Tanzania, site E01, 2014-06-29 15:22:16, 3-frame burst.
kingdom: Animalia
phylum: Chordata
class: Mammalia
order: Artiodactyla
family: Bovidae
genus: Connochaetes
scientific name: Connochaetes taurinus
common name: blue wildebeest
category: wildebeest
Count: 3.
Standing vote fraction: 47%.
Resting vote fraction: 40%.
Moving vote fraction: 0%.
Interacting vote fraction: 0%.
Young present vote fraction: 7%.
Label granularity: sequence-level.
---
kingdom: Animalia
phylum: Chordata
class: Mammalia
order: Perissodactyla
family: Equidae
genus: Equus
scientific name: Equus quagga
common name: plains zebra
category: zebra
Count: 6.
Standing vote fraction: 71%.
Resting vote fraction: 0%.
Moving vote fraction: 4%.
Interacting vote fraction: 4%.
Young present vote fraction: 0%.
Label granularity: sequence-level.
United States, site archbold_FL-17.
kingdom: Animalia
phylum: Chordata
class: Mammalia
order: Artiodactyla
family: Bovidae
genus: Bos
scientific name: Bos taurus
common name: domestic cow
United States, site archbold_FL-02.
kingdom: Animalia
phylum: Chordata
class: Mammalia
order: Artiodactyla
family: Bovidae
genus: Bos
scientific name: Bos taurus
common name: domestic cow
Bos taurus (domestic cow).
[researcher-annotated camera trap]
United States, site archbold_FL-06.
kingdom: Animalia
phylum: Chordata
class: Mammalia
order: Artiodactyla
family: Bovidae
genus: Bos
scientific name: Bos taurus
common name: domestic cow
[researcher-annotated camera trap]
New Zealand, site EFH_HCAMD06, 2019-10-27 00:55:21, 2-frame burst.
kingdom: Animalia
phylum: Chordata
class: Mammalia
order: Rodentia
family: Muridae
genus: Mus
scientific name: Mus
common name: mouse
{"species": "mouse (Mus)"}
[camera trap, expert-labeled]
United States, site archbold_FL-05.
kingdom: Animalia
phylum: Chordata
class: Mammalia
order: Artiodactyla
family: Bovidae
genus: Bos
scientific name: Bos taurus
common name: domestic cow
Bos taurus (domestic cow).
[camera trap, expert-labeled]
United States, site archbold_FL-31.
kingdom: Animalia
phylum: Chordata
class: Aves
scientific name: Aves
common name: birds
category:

→ **Your goal**
Which lines of the data contain the string "site"? Copy each of them.

→ **Response area**
Tanzania, site E01, 2014-06-29 15:22:16, 3-frame burst.
United States, site archbold_FL-17.
United States, site archbold_FL-02.
United States, site archbold_FL-06.
New Zealand, site EFH_HCAMD06, 2019-10-27 00:55:21, 2-frame burst.
United States, site archbold_FL-05.
United States, site archbold_FL-31.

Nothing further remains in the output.